Padi Megha, Quackenbush John
1Department of Molecular and Cellular Biology, University of Arizona, Tucson, AZ USA.
2Department of Biostatistics and Computational Biology, Dana-Farber Cancer Institute, Boston, MA USA.
NPJ Syst Biol Appl. 2018 Apr 19;4:16. doi: 10.1038/s41540-018-0052-5. eCollection 2018.
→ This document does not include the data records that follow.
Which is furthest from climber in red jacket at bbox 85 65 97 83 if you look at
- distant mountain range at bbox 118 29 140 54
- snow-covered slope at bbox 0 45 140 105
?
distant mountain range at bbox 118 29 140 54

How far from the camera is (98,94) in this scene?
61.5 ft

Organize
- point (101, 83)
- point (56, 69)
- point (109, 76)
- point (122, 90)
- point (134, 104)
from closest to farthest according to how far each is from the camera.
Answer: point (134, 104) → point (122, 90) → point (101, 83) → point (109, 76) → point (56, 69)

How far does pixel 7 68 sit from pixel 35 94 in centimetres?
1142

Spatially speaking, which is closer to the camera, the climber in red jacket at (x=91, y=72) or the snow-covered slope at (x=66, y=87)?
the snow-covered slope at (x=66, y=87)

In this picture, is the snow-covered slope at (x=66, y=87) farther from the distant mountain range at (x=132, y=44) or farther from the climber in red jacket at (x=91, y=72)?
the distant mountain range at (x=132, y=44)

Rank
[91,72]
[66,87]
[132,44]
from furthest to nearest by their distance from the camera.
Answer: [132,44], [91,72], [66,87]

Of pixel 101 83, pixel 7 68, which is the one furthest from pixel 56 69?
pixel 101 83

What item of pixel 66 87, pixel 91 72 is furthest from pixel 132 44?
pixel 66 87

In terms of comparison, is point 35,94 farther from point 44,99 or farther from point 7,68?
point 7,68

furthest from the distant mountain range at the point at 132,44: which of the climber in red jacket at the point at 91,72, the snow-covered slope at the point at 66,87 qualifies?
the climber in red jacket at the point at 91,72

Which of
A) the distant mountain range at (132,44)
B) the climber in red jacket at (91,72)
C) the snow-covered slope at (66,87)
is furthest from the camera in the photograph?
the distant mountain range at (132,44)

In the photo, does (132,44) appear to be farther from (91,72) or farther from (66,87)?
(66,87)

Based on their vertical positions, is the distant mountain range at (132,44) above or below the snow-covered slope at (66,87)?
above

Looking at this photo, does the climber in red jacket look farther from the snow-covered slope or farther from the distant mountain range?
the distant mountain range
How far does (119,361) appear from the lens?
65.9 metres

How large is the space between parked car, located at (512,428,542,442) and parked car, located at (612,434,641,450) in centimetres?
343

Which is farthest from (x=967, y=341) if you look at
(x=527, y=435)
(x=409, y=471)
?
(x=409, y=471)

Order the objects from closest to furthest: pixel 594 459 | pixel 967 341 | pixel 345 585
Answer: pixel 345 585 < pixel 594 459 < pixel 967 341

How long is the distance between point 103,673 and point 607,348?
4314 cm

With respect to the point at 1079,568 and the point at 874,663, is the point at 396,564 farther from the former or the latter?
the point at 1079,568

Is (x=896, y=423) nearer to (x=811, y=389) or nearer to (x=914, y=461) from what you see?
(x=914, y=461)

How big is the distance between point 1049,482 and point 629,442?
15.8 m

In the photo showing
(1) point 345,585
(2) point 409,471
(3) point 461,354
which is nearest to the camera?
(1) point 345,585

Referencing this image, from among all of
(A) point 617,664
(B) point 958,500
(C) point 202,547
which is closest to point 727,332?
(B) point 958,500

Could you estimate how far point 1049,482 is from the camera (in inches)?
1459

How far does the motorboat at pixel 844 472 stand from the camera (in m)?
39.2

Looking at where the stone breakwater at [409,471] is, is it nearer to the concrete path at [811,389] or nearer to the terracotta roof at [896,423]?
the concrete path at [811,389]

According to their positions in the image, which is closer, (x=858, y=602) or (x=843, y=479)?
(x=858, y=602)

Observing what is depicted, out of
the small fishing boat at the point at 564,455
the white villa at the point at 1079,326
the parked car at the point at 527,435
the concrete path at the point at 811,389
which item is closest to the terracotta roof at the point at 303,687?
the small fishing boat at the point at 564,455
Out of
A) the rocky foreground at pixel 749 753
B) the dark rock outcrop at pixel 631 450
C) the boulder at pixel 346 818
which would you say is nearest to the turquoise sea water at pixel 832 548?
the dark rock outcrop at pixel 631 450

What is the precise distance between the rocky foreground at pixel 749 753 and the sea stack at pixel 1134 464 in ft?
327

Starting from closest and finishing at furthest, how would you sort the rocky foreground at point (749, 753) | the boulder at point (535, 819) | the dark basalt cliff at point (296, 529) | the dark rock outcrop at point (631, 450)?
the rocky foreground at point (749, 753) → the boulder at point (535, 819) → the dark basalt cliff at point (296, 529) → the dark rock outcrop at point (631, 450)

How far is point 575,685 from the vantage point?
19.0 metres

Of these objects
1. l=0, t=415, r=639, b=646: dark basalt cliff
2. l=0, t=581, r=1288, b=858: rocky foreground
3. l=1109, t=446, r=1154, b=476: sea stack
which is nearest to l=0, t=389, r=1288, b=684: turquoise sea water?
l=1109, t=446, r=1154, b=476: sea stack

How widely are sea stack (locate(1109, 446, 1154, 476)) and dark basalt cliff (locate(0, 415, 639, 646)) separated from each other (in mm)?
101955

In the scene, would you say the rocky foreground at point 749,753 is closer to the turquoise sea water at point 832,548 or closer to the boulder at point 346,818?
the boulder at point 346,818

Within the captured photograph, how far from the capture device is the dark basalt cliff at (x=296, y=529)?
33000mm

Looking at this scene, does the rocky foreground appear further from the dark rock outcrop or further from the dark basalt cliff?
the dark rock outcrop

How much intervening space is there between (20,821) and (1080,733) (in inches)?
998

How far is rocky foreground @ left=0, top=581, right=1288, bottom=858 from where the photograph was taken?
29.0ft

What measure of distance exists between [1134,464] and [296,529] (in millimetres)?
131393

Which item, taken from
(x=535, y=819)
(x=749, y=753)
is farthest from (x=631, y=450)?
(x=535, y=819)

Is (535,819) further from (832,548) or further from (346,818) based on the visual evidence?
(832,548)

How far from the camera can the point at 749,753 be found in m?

Complex traits and diseases like human height or cancer are often not caused by a single mutation or genetic variant, but instead arise from functional changes in the underlying molecular network. Biological networks are known to be highly modular and contain dense "communities" of genes that carry out cellular processes, but these structures change between tissues, during development, and in disease. While many methods exist for inferring networks and analyzing their topologies separately, there is a lack of robust methods for quantifying differences in network structure. Here, we describe ALPACA (ALtered Partitions Across Community Architectures), a method for comparing two genome-scale networks derived from different phenotypic states to identify condition-specific modules. In simulations, ALPACA leads to more nuanced, sensitive, and robust module discovery than currently available network comparison methods. As an application, we use ALPACA to compare transcriptional networks in three contexts: angiogenic and non-angiogenic subtypes of ovarian cancer, human fibroblasts expressing transforming viral oncogenes, and sexual dimorphism in human breast tissue. In each case, ALPACA identifies modules enriched for processes relevant to the phenotype. For example, modules specific to angiogenic ovarian tumors are enriched for genes associated with blood vessel development, and modules found in female breast tissue are enriched for genes involved in estrogen receptor and ERK signaling. The functional relevance of these new modules suggests that not only can ALPACA identify structural changes in complex networks, but also that these changes may be relevant for characterizing biological phenotypes.
像人类身高或癌症这样的复杂性状和疾病通常不是由单个突变或基因变异引起的,而是源于潜在分子网络中的功能变化。已知生物网络具有高度模块化,并且包含执行细胞过程的密集基因“群落”,但这些结构在不同组织之间、发育过程中和疾病状态下会发生变化。虽然存在许多分别推断网络及其拓扑结构的方法,但缺乏用于量化网络结构差异的可靠方法。在这里,我们描述了ALPACA(跨群落结构的改变分区),这是一种用于比较从不同表型状态衍生的两个基因组规模网络以识别特定条件模块的方法。在模拟中,与目前可用的网络比较方法相比,ALPACA能带来更细致入微、更敏感且更可靠的模块发现。作为一个应用实例,我们使用ALPACA比较三种情况下的转录网络:卵巢癌的血管生成和非血管生成亚型、表达转化病毒癌基因的人类成纤维细胞以及人类乳腺组织中的性别二态性。在每种情况下,ALPACA都能识别出富含与表型相关过程的模块。例如,血管生成性卵巢肿瘤特有的模块富含与血管发育相关的基因,而在女性乳腺组织中发现的模块富含参与雌激素受体和ERK信号传导的基因。这些新模块的功能相关性表明,ALPACA不仅可以识别复杂网络中的结构变化,而且这些变化可能与表征生物学表型相关。